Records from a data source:
--- START ---
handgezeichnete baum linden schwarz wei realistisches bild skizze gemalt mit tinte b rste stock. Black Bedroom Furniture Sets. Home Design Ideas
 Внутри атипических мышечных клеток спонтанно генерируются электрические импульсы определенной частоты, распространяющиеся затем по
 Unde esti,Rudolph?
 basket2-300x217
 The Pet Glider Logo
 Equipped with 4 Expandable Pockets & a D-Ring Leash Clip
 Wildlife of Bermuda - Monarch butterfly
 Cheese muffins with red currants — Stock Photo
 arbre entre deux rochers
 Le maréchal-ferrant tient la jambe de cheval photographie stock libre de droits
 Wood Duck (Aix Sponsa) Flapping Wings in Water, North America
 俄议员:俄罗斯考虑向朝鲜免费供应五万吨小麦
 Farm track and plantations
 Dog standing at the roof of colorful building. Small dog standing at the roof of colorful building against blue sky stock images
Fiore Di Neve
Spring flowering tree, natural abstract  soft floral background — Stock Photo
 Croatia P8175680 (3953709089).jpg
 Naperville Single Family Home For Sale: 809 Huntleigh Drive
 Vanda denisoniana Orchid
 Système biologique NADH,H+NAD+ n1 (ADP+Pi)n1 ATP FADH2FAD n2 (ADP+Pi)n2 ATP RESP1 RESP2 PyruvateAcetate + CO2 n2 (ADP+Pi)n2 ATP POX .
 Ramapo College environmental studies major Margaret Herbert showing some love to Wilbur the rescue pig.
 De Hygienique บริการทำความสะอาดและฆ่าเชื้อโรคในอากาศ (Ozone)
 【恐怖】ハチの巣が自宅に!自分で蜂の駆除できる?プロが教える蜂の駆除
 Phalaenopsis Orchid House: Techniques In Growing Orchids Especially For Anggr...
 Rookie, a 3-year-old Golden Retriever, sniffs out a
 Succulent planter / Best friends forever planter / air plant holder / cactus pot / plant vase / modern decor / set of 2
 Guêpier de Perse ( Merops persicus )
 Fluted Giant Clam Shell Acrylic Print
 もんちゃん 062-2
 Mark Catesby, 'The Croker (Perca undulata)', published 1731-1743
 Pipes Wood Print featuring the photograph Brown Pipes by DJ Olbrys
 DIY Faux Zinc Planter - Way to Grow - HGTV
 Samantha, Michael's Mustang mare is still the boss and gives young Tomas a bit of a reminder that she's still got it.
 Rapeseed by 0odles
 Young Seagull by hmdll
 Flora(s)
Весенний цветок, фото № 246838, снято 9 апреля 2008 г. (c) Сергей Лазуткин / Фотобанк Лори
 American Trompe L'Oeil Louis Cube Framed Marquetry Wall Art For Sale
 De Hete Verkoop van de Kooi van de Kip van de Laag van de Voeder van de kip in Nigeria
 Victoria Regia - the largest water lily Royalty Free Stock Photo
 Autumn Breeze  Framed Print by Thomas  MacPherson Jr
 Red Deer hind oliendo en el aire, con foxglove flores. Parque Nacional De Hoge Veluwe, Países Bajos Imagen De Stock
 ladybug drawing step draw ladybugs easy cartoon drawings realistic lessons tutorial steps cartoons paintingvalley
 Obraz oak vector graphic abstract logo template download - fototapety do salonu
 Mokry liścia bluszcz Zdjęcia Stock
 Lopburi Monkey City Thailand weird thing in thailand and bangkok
--- END ---
Exercise instructions: Take the lines from the one containing "もんちゃん 062-2" through the final line of the entries above, and set them down exactly, with nothing added.

Your response:
 もんちゃん 062-2
 Mark Catesby, 'The Croker (Perca undulata)', published 1731-1743
 Pipes Wood Print featuring the photograph Brown Pipes by DJ Olbrys
 DIY Faux Zinc Planter - Way to Grow - HGTV
 Samantha, Michael's Mustang mare is still the boss and gives young Tomas a bit of a reminder that she's still got it.
 Rapeseed by 0odles
 Young Seagull by hmdll
 Flora(s)
Весенний цветок, фото № 246838, снято 9 апреля 2008 г. (c) Сергей Лазуткин / Фотобанк Лори
 American Trompe L'Oeil Louis Cube Framed Marquetry Wall Art For Sale
 De Hete Verkoop van de Kooi van de Kip van de Laag van de Voeder van de kip in Nigeria
 Victoria Regia - the largest water lily Royalty Free Stock Photo
 Autumn Breeze  Framed Print by Thomas  MacPherson Jr
 Red Deer hind oliendo en el aire, con foxglove flores. Parque Nacional De Hoge Veluwe, Países Bajos Imagen De Stock
 ladybug drawing step draw ladybugs easy cartoon drawings realistic lessons tutorial steps cartoons paintingvalley
 Obraz oak vector graphic abstract logo template download - fototapety do salonu
 Mokry liścia bluszcz Zdjęcia Stock
 Lopburi Monkey City Thailand weird thing in thailand and bangkok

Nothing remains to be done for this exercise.